### Extrait de texte
···

Tout ça représente quoi... 40% des L1/L2? Déjà que le taux d'échec est énorme pour ces années...
Je pense qu'une solution serait en effet celle des examens à correction bienveillante combinés avec des cours de soutiens/rattrapage donnés durant l'été pour aider à passer le cap avec d'éventuels rattrapages ou pour l'année suivante.
[Mode Coup de gueulle trollesque= ON]
Quand je vois que je suis en spé économétrie et que j'ai loupé la quasi-moitié de mes cours dans cette matière j'ai envie de demander un remboursement des frais de scolarité et d'une partie de mes impots!
Quand ya des grèves de transport la RATP rembourse une partie de la carte orange, non?
[mode Coup de gueulle trollesque=OFF]
mardi, mai 12 2009
01:31
Réponse à ta réponse, Bokken :
— Serein"Est-ce que je dis sur le comportement des étudiants, intéressés uniquement par le diplôme, et très peu par les contenus, se vérifie aussi dans cette discipline ?" --> mes souvenirs d'étudiante en Deug remontent à plus de 10 ans (tout ça ne nous rajeunit pas ;-)) donc je risque d'avoir une vision déformée. J'étais à Rennes II, fac bien connue pour son activisme. En histoire, nous étions très nombreux en Deug, quelque chose comme 600 en Deug 1 et 300 en Deug 2. Un grand nombre d'étudiants ne savaient absolument pas ce qu'ils venaient faire là et ne s'intéressaient pas franchement à l'histoire. Beaucoup de recalés des BTS dans mon souvenir, beaucoup d'ex-premières années d'autres disciplines aussi incongrues que le droit ou la biologie (incongrues pour le fait de se retrouver en histoire). Il y avait aussi tout un groupe assez important de "politiques", éternels 1ère ou 2e année, qui tenaient les syndicats étudiants mais ne venaient absolument pas pour étudier.

···

### Consigne
Poursuivez le texte sur les étudiants à l'université en reprenant juste après sa dernière phrase.

[Extraits d'un jeu de données]
···

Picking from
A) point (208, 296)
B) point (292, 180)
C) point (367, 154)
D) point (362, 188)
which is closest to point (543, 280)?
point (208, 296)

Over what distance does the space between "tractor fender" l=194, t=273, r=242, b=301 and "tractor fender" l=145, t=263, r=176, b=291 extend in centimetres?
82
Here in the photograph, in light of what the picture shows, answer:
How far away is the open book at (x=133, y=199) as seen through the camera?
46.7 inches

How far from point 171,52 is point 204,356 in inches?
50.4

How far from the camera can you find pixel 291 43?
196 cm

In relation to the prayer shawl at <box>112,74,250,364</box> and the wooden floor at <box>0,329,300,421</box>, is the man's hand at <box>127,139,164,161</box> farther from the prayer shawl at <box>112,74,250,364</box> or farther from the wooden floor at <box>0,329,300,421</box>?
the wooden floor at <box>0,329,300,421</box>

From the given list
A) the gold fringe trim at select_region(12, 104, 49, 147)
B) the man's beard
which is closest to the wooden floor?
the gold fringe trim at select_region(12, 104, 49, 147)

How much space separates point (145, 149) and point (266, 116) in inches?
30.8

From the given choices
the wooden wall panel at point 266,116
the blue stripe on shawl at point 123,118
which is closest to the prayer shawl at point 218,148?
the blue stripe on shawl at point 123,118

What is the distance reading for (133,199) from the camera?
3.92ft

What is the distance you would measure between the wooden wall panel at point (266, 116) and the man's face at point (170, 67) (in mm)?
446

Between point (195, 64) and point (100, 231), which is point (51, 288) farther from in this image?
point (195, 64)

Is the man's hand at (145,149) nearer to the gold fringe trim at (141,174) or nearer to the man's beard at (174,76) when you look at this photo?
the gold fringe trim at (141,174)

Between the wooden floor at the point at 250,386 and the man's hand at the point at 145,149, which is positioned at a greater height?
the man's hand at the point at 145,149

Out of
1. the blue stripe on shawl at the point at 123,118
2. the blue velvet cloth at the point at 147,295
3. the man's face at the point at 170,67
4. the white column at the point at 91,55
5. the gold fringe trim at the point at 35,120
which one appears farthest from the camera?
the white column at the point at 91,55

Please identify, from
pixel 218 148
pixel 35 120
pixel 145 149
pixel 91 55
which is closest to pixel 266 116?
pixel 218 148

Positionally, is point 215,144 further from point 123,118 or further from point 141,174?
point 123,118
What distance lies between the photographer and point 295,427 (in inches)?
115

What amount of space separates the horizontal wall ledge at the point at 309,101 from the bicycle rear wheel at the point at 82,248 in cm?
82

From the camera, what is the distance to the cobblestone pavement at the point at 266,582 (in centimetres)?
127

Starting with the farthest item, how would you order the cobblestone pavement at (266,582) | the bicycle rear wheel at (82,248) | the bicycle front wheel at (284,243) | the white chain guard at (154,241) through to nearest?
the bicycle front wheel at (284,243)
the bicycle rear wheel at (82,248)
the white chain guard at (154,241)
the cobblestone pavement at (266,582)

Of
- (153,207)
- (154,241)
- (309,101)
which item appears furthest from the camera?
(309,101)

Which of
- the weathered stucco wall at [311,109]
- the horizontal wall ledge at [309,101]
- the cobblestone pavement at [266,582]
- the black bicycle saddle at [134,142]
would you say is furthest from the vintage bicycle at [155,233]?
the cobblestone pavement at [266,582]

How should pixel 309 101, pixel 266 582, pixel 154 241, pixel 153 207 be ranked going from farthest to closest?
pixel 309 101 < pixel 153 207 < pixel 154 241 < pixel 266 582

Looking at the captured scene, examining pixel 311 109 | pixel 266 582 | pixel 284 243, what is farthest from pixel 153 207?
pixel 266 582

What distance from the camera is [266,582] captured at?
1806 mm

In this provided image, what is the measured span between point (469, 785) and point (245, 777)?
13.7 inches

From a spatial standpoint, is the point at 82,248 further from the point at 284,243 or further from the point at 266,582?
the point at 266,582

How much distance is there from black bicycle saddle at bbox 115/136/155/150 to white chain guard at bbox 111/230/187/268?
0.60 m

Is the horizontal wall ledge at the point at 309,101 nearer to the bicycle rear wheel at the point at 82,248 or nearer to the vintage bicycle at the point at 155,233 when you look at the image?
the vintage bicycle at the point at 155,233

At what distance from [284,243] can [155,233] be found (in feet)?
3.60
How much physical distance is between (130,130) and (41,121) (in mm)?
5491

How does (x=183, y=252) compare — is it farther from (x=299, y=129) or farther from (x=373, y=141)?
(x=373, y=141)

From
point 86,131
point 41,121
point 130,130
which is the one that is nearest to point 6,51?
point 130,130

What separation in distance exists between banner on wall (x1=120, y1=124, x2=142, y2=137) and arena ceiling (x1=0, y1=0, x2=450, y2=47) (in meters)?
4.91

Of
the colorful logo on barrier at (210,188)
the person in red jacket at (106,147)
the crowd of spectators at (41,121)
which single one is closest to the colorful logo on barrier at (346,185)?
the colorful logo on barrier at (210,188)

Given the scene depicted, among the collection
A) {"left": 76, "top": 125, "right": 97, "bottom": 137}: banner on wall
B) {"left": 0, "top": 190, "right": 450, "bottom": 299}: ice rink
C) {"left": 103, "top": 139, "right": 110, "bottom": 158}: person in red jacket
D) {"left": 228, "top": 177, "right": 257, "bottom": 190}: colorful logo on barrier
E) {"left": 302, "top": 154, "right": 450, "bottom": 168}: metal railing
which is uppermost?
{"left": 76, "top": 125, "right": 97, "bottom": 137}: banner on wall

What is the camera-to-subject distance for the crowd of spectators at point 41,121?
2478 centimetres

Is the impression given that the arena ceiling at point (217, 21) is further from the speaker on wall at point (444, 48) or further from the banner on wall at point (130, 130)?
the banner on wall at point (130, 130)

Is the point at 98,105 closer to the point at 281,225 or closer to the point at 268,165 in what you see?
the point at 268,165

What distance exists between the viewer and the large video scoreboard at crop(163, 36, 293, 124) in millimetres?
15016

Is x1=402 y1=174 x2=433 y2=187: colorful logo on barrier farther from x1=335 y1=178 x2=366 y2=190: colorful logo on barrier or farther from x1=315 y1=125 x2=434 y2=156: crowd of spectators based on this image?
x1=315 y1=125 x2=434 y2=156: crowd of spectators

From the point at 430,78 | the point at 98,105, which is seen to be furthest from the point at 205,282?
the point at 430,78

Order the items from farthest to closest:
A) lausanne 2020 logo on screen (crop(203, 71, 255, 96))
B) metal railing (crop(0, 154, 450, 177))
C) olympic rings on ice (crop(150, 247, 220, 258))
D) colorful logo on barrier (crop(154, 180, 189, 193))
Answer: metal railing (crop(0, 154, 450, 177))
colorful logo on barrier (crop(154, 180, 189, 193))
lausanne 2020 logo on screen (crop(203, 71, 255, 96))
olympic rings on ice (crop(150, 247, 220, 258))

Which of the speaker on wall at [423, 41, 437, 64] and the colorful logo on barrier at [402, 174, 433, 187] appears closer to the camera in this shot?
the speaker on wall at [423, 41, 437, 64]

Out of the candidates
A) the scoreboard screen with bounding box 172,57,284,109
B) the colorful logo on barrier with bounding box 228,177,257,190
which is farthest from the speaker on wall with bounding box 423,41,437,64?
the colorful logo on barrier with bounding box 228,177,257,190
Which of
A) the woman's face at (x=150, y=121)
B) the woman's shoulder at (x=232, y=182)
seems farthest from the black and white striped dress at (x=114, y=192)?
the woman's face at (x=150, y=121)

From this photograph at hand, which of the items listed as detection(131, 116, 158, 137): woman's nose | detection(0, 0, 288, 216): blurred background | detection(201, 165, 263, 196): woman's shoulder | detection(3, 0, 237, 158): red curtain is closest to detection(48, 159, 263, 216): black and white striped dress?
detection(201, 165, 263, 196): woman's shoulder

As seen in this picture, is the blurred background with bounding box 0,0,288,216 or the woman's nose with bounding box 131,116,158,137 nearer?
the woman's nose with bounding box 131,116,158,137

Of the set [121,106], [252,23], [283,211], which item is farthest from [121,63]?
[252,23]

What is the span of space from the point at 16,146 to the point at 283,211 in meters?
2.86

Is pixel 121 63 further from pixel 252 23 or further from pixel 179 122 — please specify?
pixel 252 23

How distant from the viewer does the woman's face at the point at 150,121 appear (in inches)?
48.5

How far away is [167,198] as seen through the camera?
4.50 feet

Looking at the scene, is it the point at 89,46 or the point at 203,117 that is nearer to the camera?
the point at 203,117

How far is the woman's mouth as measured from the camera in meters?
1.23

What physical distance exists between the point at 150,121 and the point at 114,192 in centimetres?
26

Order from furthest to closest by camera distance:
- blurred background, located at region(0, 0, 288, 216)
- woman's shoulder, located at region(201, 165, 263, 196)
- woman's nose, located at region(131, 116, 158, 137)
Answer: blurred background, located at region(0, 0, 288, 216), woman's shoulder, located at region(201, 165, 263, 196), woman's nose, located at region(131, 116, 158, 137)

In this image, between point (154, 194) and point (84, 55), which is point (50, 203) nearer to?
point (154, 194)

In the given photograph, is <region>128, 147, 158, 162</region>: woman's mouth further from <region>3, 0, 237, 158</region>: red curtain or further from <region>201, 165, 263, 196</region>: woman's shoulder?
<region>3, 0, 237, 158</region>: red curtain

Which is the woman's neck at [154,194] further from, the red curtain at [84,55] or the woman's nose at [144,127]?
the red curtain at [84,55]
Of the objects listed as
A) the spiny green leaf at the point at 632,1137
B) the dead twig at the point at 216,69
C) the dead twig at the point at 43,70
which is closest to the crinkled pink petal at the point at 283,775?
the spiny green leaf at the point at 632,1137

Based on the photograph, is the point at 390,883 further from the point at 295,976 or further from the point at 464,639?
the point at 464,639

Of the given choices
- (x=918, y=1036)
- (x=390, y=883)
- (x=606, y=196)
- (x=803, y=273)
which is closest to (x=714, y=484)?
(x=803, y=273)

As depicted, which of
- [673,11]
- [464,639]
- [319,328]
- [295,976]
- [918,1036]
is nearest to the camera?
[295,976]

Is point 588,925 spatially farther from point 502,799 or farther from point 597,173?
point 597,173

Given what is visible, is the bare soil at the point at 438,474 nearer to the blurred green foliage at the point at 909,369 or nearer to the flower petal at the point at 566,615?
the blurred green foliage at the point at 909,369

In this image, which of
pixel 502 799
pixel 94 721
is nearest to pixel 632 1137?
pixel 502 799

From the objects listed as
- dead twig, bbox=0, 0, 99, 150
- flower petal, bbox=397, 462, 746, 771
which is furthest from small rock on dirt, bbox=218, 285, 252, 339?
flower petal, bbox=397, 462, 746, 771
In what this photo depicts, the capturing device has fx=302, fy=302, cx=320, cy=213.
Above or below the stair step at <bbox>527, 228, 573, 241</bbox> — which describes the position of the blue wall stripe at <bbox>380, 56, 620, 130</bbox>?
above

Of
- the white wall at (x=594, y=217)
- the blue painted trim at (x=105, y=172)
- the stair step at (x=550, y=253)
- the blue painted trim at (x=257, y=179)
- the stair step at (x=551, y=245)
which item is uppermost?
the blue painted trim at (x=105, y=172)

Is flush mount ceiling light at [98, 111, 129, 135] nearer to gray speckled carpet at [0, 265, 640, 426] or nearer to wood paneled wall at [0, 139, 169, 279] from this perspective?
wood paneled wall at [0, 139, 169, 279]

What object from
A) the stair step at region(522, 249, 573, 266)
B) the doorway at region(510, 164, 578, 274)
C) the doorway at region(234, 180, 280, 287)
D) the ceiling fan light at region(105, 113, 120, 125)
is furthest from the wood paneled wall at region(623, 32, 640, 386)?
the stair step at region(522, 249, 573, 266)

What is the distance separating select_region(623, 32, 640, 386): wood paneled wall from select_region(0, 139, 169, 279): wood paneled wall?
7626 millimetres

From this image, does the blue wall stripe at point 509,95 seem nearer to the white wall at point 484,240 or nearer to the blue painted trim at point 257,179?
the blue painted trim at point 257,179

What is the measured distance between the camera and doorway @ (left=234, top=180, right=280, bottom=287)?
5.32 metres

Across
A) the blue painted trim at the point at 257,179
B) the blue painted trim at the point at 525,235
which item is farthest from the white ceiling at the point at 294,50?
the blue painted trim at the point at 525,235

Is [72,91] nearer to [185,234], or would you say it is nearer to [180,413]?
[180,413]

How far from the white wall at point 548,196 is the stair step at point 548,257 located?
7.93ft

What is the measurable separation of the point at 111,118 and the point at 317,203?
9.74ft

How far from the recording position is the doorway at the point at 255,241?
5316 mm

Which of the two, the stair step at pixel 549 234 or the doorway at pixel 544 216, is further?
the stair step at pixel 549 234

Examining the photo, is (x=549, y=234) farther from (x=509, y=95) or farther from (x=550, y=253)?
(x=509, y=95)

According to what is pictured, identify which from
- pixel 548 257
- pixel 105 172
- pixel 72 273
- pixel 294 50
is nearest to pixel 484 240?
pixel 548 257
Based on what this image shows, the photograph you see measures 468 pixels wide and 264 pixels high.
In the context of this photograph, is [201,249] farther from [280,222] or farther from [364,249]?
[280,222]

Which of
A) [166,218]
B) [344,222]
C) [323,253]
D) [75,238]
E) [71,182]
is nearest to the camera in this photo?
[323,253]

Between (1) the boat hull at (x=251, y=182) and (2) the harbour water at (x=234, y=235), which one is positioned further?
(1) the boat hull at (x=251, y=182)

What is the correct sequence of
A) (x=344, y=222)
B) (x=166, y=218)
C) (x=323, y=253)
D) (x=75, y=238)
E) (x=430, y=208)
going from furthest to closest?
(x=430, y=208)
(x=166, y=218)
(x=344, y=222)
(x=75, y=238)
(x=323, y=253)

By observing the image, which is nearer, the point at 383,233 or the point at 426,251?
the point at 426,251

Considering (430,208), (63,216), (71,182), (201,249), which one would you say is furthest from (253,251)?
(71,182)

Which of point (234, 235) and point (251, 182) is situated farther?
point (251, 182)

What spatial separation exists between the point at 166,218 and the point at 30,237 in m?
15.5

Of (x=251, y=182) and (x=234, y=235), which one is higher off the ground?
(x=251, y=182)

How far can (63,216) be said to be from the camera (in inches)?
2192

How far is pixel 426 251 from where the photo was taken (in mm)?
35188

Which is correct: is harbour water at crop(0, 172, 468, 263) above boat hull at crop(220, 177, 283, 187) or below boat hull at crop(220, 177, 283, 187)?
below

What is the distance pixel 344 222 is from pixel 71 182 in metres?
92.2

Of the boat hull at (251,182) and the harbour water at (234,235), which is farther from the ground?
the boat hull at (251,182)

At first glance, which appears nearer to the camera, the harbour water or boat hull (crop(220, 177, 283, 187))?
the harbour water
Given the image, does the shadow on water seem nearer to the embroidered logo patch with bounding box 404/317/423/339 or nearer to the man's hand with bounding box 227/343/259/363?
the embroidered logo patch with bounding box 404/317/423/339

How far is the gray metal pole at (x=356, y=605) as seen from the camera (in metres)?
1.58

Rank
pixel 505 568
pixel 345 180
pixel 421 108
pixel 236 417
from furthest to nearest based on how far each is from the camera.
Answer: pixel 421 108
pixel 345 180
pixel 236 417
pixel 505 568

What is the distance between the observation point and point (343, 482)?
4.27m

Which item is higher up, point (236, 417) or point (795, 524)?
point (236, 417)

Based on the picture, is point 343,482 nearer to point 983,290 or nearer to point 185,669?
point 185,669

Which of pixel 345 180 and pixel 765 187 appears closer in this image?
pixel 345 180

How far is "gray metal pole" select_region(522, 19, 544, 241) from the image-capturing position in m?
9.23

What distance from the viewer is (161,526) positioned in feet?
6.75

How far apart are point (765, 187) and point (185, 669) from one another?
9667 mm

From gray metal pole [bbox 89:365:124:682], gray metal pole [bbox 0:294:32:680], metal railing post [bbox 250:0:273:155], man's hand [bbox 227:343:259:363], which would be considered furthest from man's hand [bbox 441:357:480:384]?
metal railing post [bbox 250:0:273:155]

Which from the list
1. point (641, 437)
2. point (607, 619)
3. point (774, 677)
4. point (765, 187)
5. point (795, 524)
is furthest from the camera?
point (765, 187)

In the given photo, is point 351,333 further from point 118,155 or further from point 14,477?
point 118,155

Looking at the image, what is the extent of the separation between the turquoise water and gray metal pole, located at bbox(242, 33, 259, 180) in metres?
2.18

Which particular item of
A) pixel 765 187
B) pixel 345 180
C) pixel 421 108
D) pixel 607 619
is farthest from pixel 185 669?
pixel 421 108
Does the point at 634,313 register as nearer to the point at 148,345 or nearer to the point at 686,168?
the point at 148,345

···

### Corrigé
Autant c'était assez intéressant humainement, avec un brassage humain et social qu'on ne retrouve sans doute pas dans les facs parisiennes, autant j'ai souvenir que ça parasitait pas mal le déroulement des cours et des TD, où le travail des étudiants est primordial. Les méthodes d'enseignement en histoire sont telles que si l'étudiant qui doit préparer un document pour un TD le fait mal ou ne le fait pas, tous les autres vont avoir une lacune que le prof aura du mal à réparer dans le temps qui lui reste. Au final, un certain gâchis je pense pour tous ceux qui n'avaient pas trouvé "leur place" en histoire et partaient après 2, 3 ou 4 années de Deug. Je ne sais pas ce qu'ils sont devenus.
Mon expérience de monitrice en fac "banlieusarde" maintenant : beaucoup d'étudiants, là aussi, qui ne savent pas pourquoi ils sont là. Besoin d'un diplôme quelconque. Besoin d'une bourse aussi, pour beaucoup. Besoin d'un visa pour quelques uns. Sur 3 ans de monitorat, j'ai du avoir au maximum 20 étudiants vraiment intéressés, dont peut-être la moitié finiront leur cursus historique avec un diplôme à bac + 5. J'ai beaucoup d'étudiants en 1ère année qui sont partis soit en cours d'année, soit en fin, pour directement travailler ou faire une formation plus employable, et très franchement je ne pouvais que les y encourager. Pour la poignée d'étudiants qui aiment leur cursus, ça vaut le coup de se donner à fond. Mais c'est très étrange de se retrouver devant une quarantaine de personnes totalement inintéressées, en sachant qu'on aura beau faire le cours le plus passionnant du monde, rien n'en sortira. À la limite, ça n'était même pas le diplôme qui les intéressait, c'était d'avoir 1 an de passé, 1 an où ils savaient où ils étaient, avant de se retrouver perdus dans le monde du travail.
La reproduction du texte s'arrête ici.